# Looking for money belts before heading off to Spain



## justsally (27 May 2007)

I've checked out a few shops in Dublin but no joy. Those bum bags are just too bulky. They almost have "rob me" printed on them. Can anyone tell me where I would be able to buy a couple of money belts. I'd enjoy my holiday so much more if hadn't to keep watching my bag  . 

Thanks


----------



## z108 (27 May 2007)

I got  a nice one in the great outdoors in liffey street . it had my passport and money etc when I went backpacking and it fitted snugly under my jeans  so well that  noone actually knew I was wearing it .


----------



## gnubbit (27 May 2007)

Hi,
I've seen them in all sorts of places like Boots (bigger brances like Liffey Valley or Jervis Centre), Dunnes Stores, luggage depts of department stores like Brown Thomas and camping/outdoor shops like Great Outdoors.  I got a flesh-coloured cotton one with a breathable mesh back that can go under your clothes and isn't too uncomfortable.  There are also versions that go around your neck but personally I'd prefer the kind that goes around your waist.


----------



## gipimann (27 May 2007)

I saw money belts (dark coloured but flat so will go underneath clothing) for sale in Aldi in Drogheda yesterday.


----------



## PM1234 (27 May 2007)

Any camping shop. 

Am sure I remember seeing them in the airport too.


----------



## justsally (27 May 2007)

Thanks a million for all the repies. Yer me darlins          I must be going around with my eyes closed.   Pickpockets could have a field day with me.




> I got a flesh-coloured cotton one with a breathable mesh back that can go under your clothes and isn't too uncomfortable.


 
Can you say where you got this one gnubbit.


----------



## gnubbit (27 May 2007)

I think it was in Roches Stores - so not much use I'm afraid!  I think it was made by a company called Go or something similar.

Have a great holiday!


----------



## setemupjoe (27 May 2007)

they sell them in the airport shop


----------



## gdf (27 May 2007)

There is a good selection of money belts for sale on ebay.ie


----------



## lukegriffen (27 May 2007)

any of the camping shops on mary st. (end of henry str.) will have them.
get the slim ones that you tuck under your trousers.


----------



## ClubMan (28 May 2007)

Why not just carry small amounts of cash and use a credit (ideally preloaded with cash) or other card to draw out money as you need it?


----------



## davfran (28 May 2007)

£shops also have them. Lucky you heading off to the sun!!!


----------



## tosullivan (28 May 2007)

Lidl had them last week in plenty supply


----------



## tinkerbell (28 May 2007)

Got one today in Dunnes Stephens Green Centre, 8 euro - ugly looking thing but if it protects the card and cash, I will gladly wear it in Rome next week as I have heard lots of reports of theft there by light handed thieves.


----------



## z108 (28 May 2007)

Depending how much you are prepared to pay they vary in style and quality.

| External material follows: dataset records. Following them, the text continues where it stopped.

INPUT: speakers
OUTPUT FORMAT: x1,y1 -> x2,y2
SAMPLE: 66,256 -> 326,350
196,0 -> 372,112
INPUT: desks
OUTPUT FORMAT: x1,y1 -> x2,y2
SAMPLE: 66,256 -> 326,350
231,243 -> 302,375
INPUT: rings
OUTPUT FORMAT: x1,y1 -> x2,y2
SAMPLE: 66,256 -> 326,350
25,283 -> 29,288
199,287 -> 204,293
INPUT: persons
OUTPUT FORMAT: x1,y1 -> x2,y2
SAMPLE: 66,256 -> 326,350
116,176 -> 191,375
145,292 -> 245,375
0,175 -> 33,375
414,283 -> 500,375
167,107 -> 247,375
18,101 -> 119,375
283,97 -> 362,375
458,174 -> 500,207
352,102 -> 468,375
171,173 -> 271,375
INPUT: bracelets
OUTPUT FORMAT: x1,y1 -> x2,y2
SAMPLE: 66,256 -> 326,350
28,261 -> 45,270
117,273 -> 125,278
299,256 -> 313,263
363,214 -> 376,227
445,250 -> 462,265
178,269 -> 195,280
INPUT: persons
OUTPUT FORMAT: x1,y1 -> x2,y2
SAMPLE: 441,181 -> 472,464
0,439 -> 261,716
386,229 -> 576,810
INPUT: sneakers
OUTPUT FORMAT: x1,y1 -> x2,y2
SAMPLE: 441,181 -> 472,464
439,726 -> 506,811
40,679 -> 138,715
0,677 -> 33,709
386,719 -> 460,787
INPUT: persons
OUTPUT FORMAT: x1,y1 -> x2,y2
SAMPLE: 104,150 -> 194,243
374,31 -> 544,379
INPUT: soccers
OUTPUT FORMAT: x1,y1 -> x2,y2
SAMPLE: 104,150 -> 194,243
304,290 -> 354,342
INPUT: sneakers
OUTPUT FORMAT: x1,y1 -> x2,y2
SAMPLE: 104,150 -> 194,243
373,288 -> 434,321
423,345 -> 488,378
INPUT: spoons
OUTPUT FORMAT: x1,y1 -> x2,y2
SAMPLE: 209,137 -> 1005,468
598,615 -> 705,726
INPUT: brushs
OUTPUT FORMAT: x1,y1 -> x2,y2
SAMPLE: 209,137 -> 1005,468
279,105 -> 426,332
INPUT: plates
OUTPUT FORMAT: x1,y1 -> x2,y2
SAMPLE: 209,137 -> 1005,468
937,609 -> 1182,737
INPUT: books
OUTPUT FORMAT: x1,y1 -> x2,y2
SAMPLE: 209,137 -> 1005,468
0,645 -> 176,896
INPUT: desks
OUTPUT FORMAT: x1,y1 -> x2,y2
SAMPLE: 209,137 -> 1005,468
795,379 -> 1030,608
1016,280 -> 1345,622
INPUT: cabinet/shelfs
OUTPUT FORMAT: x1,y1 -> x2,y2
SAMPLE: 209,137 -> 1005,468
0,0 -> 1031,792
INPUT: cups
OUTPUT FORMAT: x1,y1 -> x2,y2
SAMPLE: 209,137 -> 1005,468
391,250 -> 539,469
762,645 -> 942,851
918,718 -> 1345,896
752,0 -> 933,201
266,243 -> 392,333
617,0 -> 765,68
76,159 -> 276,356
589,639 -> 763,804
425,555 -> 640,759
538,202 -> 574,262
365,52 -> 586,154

The one I got in Great Outdoors was lightweight , breathable and the belt part was made of wire so it couldnt be cut off by a thief. It slipped snugly under my jeans and noone ever knew I wore it.
When I went backpacking I wore it 24 hours a day for a few months with passport and money securely inside  and only took it off to shower. I was very happy with it and almost forgot I was wearing it most of the time.


----------



## ClubMan (28 May 2007)

How about [broken link removed]?


----------



## KalEl (28 May 2007)

Does a money belt of any kind not scream "I'm a tourist, please rob me!"?


----------



## z108 (28 May 2007)

KalEl said:


> Does a money belt of any kind not scream "I'm a tourist, please rob me!"?



In my opinion, a well hidden one doesnt . Appearing lost with a map in hand would do that for you.


----------



## tinkerbell (28 May 2007)

I think the money belt is meant to be hidden under clothing unlike those purse type ones that are very noticeable like bumbags/fanny packs (US jargon, not mine!).   Only worry I have is it might be difficult to take money out without drawing too much attention while trying to discreetly lift t-shirts etc to get the cash out of it?


----------



## justsally (29 May 2007)

wow,

I am now the owner of a money belt. It's skin coloured and will fit neatly under my clothes. I already had some of those bum bags with the invite to "rob me" so they have been binned. Checked out Lidl and Aldi but could only find camera bags. As I'm travelling on Thursday it's too risky buying things from ebay so near the departure time.  That's what happens when you leave things to the last minute.  BTW, that sports shop in Liffey Street is gone 
Checked Clerys, but got one for half the Clerys price in a shop in Mary Street as suggested (the Ramblers shop) So, now with my credit cards and essential cash tucked safely away I'm a happy camper or hotellier or whatever .

Thanks for your good wishes and help. Bring it on Barcelona.


----------



## emmt (29 May 2007)

tinkerbell - i go to Rome a lot and there are problems with pickpockets in markets, crowded areas etc. But you dont feel at all unsafe. You can recognise a lot of these pickpockets as they tend to travel in groups and are VERY brightly dressed in flouncy skirts etc. I keep my rucksack in front of me when i see them and make sure I watch them pass and then continue with my day. Keep a really good eye on your bag and make sure the money bag isnt opened on you from behind.


----------



## michaelm (29 May 2007)

ClubMan said:


> Why not just carry small amounts of cash and use a credit (ideally preloaded with cash) or other card to draw out money as you need it?


I like credit cards (over debit cards) as they limit ones exposure to fraudulent transactions but I wouldn't be confident of getting my money back if such fraud was against a credit card pre-loaded with cash.


----------



## tinkerbell (29 May 2007)

thanks emmt for that.   I will certainly be alert to any would be pickpockets who want to relieve me of my hard earned cash!


----------



## z108 (2 Jun 2007)

justsally said:


> that sports shop in Liffey Street is gone



Good luck with your purchase 


ps

The shop in Liffey street is there . Its called *Outdoor Adventure Store* and is on Liffey Street Upper  in between the EBS and Marks and Spencers and across the road from Arnotts. I walked past it today.


----------